Texte du document:
Même si Aristote considérait que le fromage de chamelle était le plus délicat juste devant celui de la jument et de l’ânesse, je suis de ceux qui aime les fromages de vaches onctueux et plus gras.

 

Et comme la Normandie est le garde-manger de Paris avec ses vertes prairies et ses vaches normandes aux yeux tendres, je peux acheter les meilleurs Neufchâtel de la place de Lutèce.

 

Dans Le Livre de la Phagotechnie universelle où l’art de manger chez tous les peuples, Hippolyte Étiennez (1813-1871) écrit :

 

« Parmi les fromages les plus estimés, il faut compter, de nos jours, le fromage de Parmesan, introduit pour la première fois en France par Charles VIII, qui en envoya de Plaisance deux en présent à la reine et au duc de Bourbon, et le fromage de Neufchâtel… »

 

Bien évidemment je ne vais pas m’appesantir sur le Parmesan cher au cœur d’Alessandra mais vous conter le Neufchâtel en commençant par une anecdote savoureuse relatée par notre Hippolyte.

Enregistrements de données:

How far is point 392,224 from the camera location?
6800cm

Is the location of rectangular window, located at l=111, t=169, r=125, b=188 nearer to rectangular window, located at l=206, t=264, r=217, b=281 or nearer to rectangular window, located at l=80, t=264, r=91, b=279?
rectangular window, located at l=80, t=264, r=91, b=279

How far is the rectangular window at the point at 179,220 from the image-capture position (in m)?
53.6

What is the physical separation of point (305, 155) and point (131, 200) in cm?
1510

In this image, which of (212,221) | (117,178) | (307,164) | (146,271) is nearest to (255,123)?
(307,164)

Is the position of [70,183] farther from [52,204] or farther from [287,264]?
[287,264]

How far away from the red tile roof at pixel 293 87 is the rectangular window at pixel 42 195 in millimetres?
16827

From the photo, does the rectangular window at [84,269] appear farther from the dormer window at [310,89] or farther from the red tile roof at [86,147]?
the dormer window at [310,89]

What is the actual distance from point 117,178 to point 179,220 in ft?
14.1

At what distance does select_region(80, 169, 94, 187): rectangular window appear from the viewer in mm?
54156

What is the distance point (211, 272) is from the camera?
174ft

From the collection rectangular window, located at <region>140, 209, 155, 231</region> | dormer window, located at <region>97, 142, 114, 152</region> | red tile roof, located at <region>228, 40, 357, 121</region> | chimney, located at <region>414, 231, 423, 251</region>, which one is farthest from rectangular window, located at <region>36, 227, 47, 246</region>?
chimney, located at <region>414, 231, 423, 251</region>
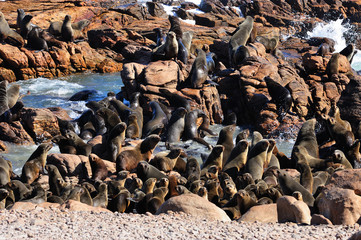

Tâches proposées:
**A.** Traduisez en anglais cette phrase du texte sur les fromages : « Et comme la Normandie est le garde-manger de Paris avec ses vertes prairies et ses vaches normandes aux yeux tendres, je peux acheter les meilleurs Neufchâtel de la place de Lutèce. »
**B.** Recopiez à l'identique le passage du texte sur les fromages qui va de « Bien évidemment je » jusqu'à « par notre Hippolyte. ».
**C.** Rédigez la suite du texte sur les fromages, à partir de sa dernière phrase.

Réponses par tâche:
**A.** And since Normandy is the pantry of Paris, with its green meadows and its tender-eyed Norman cows, I can buy the best Neufchâtel on the Place de Lutèce.

**B.**
Bien évidemment je ne vais pas m’appesantir sur le Parmesan cher au cœur d’Alessandra mais vous conter le Neufchâtel en commençant par une anecdote savoureuse relatée par notre Hippolyte.

**C.**
M. B*** de Saint-Edme, conseiller au parlement de Dijon, voulant connaître la moderne Neustrie, était venu jusqu’à Rouen, où quelques parlementaires le reçurent avec les prévenances, les égards et les cérémonies qu’on se prodigue entre confrères pour se témoigner une considération réelle ou simulée. Au repas qu’on lui donna, Saint-Edme distingua de petits fromages en bondons, qui lui parurent, crémeux et d’une pâte très fine,

 

- De quel pays les tirez-vous ? dit-il à son amphitryon.

 

- De Neufchâtel.

 

- Parbleu ! j’en suis charmé… J’ai précisément dans cet endroit un correspondant ; je lui écrirai de m’en envoyer à Dijon.

 

Le conseiller écrit en effet et demande quinze douzaines de fromages.

 

- C’est assez pour une fois, pensa-t-il… Je les ferai connaître à mes amis, et si j’en désire davantage, je serai toujours à même d’en demander.

 

Quelques jours après il retourne en Bourgogne, où les fonctions de sa charge le rappelaient.

 

Un jour qu’il recevait les membres de la chambre dans laquelle il siégeait, son maître d’hôtel, pâle, presque tremblant, l’œil effaré, vient au milieu du dîner lui dire à l’oreille:

 

- Monsieur ! monsieur ! voilà les fromages de Neufchâtel qui arrivent !

 

- Ah ! tant mieux ! j’aurai le plaisir d’en offrir à mes chers collègues ; faites-en servir six sur la table.

 

- Comment ! monsieur, six !

 

- Oui… six ou huit sur une assiette ; les autres, vous les mettrez dans l’armoire de l’office.

 

- Monsieur plaisante ; cela est impossible.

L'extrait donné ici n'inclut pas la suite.